PROBLEM DETAILS
Count the lines in the data below that contain the string "bare", treating uppercase and lowercase as different. Reply with the number alone.

Data records:
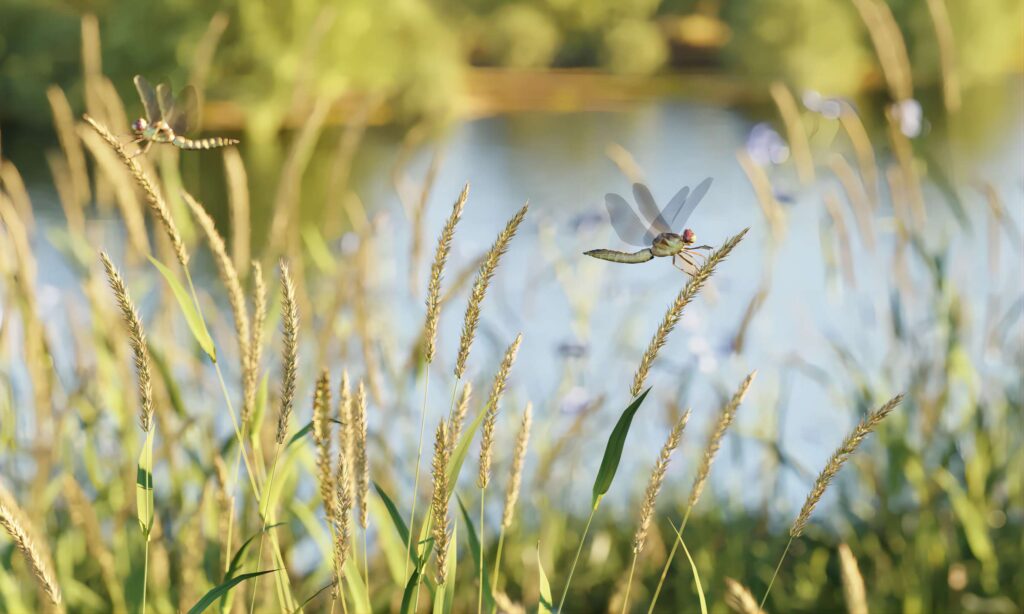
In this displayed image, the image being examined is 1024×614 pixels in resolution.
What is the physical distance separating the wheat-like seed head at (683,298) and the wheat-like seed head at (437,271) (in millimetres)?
122

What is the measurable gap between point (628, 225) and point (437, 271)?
0.38 ft

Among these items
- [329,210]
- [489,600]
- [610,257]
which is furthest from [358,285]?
[610,257]

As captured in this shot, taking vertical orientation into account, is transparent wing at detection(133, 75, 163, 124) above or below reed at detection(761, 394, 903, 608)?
above

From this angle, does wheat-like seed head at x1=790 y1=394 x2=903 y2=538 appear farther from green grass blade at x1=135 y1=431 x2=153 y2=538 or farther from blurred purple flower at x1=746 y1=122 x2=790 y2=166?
blurred purple flower at x1=746 y1=122 x2=790 y2=166

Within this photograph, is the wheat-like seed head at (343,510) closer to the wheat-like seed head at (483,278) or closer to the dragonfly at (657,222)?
the wheat-like seed head at (483,278)

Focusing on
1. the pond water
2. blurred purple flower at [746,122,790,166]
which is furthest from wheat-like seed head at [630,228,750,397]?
blurred purple flower at [746,122,790,166]

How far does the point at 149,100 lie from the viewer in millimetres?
646

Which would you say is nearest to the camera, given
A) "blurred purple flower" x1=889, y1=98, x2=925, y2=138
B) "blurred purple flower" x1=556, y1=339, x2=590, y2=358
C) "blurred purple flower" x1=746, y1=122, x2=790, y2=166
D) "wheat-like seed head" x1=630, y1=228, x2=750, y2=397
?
"wheat-like seed head" x1=630, y1=228, x2=750, y2=397

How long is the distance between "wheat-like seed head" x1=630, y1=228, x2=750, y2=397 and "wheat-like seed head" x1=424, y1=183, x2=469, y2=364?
0.12 m

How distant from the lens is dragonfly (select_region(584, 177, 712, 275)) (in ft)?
→ 1.78

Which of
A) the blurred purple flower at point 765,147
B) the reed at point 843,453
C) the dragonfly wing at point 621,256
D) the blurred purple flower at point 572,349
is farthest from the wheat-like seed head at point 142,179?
the blurred purple flower at point 765,147

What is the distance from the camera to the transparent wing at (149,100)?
645 mm

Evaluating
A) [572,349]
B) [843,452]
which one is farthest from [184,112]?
[572,349]

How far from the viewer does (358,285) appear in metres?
1.32
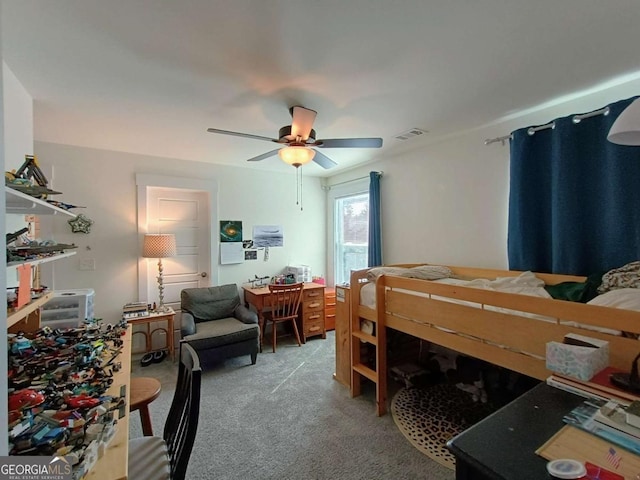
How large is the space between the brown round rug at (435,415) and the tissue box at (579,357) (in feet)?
3.57

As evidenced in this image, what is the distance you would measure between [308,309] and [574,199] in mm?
3047

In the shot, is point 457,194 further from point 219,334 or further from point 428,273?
point 219,334

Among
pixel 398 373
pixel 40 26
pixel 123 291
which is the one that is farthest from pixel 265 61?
pixel 123 291

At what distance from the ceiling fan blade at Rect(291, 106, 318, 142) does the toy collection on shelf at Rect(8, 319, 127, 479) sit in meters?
1.85

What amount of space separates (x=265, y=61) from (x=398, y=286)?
71.0 inches

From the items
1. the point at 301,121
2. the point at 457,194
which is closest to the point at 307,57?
the point at 301,121

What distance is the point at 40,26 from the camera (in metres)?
1.47

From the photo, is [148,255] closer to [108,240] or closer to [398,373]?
[108,240]

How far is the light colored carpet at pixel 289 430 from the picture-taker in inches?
72.3

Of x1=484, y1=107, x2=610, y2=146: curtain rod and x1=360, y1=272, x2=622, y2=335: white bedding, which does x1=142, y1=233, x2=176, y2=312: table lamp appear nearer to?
x1=360, y1=272, x2=622, y2=335: white bedding

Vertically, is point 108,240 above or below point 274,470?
above

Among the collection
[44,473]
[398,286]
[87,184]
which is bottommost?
[44,473]

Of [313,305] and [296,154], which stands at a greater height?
[296,154]

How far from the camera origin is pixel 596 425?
90 cm
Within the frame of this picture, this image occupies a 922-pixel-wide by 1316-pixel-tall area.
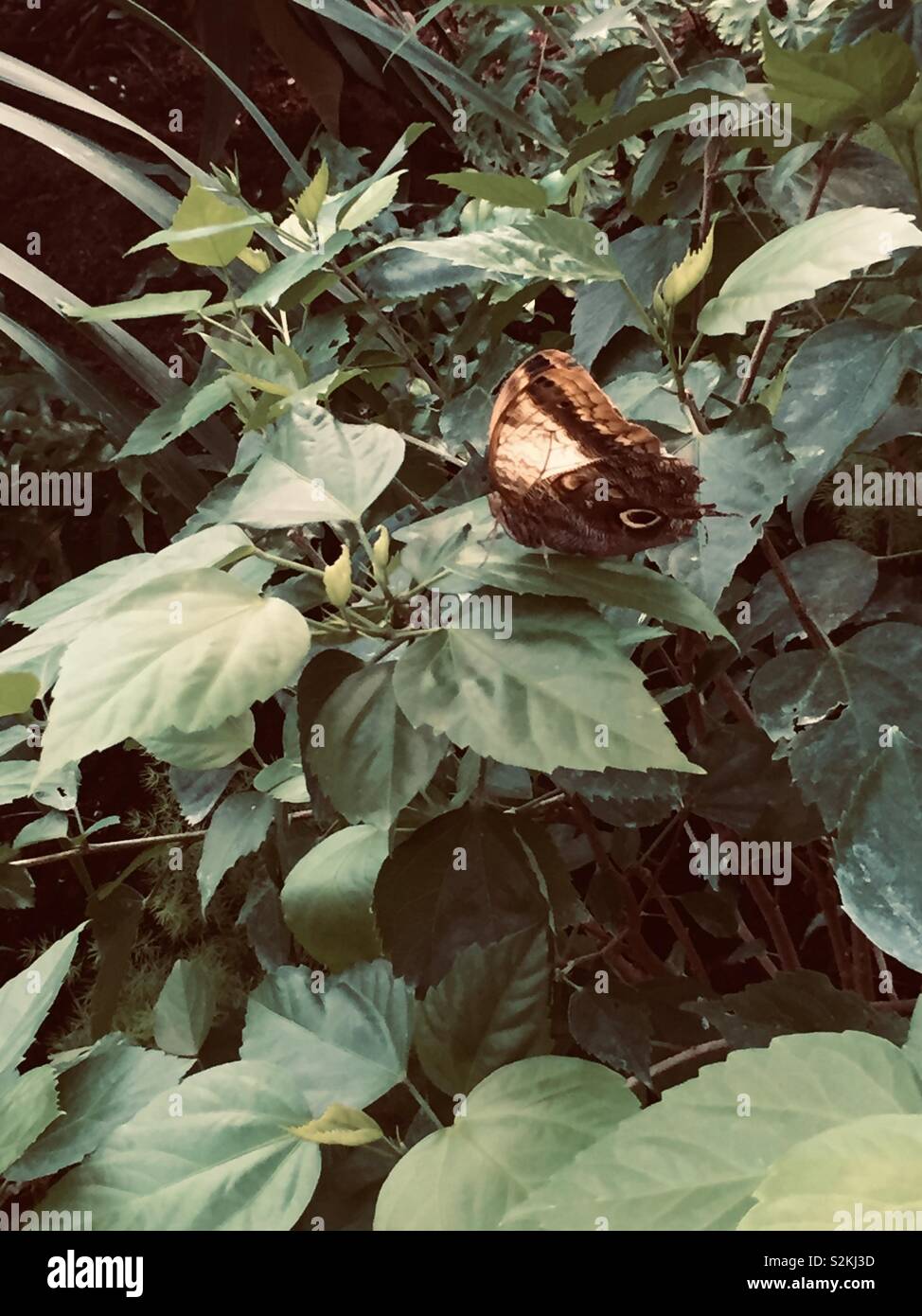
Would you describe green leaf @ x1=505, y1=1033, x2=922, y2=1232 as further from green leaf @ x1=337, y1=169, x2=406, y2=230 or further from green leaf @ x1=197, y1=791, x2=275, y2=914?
green leaf @ x1=337, y1=169, x2=406, y2=230

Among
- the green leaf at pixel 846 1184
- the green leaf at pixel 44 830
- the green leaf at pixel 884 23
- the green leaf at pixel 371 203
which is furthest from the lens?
the green leaf at pixel 44 830

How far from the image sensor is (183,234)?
492 millimetres

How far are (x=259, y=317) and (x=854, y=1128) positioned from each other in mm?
989

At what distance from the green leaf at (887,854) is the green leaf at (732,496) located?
0.13 m

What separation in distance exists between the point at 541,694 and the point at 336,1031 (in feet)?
0.86

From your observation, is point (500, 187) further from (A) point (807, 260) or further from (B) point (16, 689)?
(B) point (16, 689)

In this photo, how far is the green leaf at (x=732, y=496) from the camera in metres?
0.41

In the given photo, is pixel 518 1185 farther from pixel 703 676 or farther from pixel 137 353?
pixel 137 353

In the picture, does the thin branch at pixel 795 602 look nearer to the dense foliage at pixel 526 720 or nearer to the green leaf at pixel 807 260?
the dense foliage at pixel 526 720

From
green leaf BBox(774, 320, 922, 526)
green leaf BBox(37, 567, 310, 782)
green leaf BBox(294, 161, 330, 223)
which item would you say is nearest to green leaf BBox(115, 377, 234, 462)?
green leaf BBox(294, 161, 330, 223)

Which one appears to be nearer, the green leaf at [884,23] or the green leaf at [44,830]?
the green leaf at [884,23]

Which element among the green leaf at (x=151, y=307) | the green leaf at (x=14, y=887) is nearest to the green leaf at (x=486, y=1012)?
the green leaf at (x=151, y=307)

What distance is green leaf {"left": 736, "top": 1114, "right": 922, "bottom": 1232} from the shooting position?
28 cm
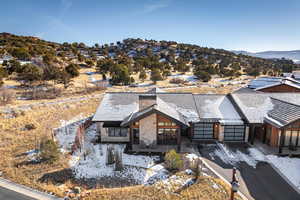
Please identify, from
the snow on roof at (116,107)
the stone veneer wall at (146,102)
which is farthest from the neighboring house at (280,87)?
the snow on roof at (116,107)

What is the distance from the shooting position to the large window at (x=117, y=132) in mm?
19453

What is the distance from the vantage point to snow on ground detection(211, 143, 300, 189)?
15336 millimetres

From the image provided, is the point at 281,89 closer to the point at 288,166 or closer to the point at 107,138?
the point at 288,166

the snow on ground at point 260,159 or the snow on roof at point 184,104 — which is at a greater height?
the snow on roof at point 184,104

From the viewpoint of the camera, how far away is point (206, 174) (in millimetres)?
14703

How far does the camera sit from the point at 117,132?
1952 centimetres

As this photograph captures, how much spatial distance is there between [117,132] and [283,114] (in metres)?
15.9

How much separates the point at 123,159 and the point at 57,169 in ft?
16.5

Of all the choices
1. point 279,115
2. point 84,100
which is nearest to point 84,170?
point 279,115

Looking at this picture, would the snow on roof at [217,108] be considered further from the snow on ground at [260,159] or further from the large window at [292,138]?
the large window at [292,138]

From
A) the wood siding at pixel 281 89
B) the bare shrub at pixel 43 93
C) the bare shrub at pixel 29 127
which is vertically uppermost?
the wood siding at pixel 281 89

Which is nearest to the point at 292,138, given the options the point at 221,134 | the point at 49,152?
the point at 221,134

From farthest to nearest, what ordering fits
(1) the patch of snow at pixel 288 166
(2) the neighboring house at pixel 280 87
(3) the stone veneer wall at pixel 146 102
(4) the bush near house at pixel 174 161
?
1. (2) the neighboring house at pixel 280 87
2. (3) the stone veneer wall at pixel 146 102
3. (4) the bush near house at pixel 174 161
4. (1) the patch of snow at pixel 288 166

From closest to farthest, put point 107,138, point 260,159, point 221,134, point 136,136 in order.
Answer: point 260,159, point 136,136, point 107,138, point 221,134
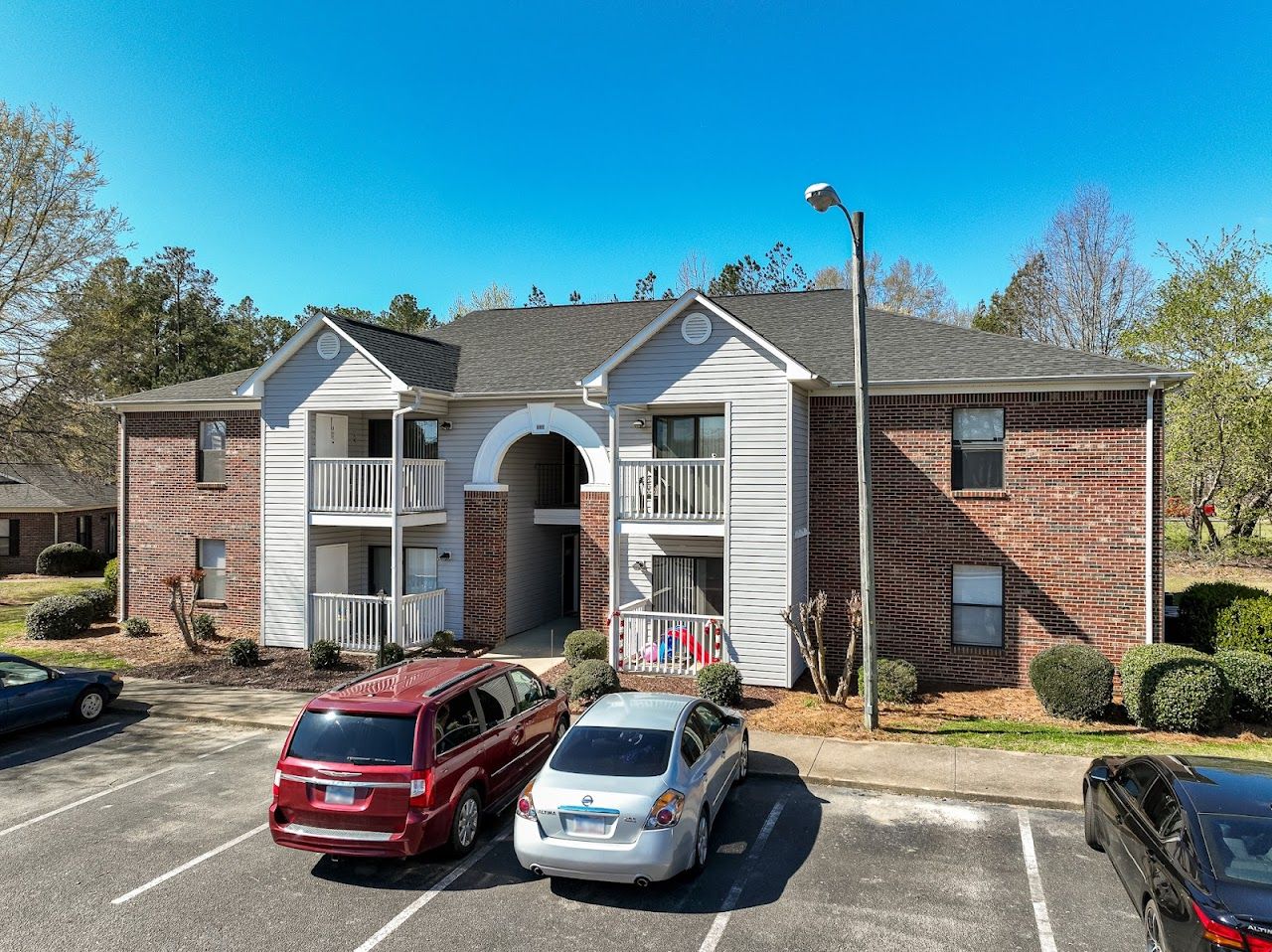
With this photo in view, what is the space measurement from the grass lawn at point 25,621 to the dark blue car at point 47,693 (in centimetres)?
395

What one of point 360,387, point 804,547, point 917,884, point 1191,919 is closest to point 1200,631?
point 804,547

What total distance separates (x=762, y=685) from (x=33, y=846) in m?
10.8

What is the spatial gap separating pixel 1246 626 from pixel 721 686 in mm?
9271

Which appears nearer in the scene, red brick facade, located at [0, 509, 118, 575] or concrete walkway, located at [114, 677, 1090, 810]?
concrete walkway, located at [114, 677, 1090, 810]

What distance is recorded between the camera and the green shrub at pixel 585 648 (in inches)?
606

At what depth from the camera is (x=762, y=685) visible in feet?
48.6

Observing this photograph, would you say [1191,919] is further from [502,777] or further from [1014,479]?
[1014,479]

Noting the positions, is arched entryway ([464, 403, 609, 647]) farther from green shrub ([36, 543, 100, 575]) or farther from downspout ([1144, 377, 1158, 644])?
green shrub ([36, 543, 100, 575])

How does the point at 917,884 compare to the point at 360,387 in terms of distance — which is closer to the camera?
the point at 917,884

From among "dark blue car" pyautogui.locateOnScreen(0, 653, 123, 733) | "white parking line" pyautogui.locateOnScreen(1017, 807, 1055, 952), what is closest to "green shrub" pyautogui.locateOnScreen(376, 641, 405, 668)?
"dark blue car" pyautogui.locateOnScreen(0, 653, 123, 733)

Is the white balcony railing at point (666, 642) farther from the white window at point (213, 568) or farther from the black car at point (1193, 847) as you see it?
the white window at point (213, 568)

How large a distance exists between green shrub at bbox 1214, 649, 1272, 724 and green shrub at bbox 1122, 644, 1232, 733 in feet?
1.08

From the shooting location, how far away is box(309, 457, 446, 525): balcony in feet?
57.6

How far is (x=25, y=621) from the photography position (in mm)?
22109
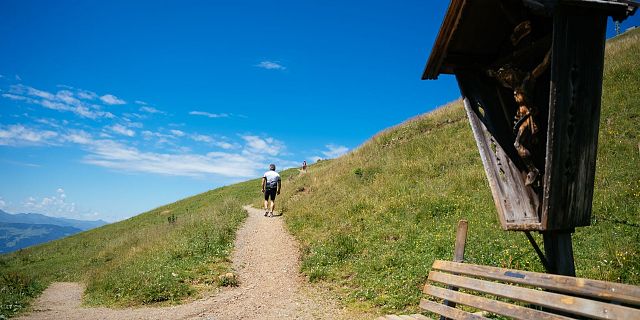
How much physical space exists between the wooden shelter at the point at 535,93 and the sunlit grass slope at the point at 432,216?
4276mm

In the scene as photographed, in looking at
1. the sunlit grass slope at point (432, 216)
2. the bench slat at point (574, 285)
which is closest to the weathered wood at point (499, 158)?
the bench slat at point (574, 285)

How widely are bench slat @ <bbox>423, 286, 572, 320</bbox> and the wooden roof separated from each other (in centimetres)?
293

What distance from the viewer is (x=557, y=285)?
10.9 ft

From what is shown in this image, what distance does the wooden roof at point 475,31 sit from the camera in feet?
14.1

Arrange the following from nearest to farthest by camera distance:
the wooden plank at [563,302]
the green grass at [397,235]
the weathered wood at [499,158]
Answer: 1. the wooden plank at [563,302]
2. the weathered wood at [499,158]
3. the green grass at [397,235]

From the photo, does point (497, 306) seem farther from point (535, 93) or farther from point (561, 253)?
point (535, 93)

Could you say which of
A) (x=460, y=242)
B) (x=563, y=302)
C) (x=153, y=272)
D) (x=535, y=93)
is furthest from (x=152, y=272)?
(x=535, y=93)

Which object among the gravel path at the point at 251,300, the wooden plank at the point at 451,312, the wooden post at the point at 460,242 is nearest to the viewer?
the wooden plank at the point at 451,312

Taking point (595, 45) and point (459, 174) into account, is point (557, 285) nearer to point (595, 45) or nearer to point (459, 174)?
point (595, 45)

CORRECT ANSWER
2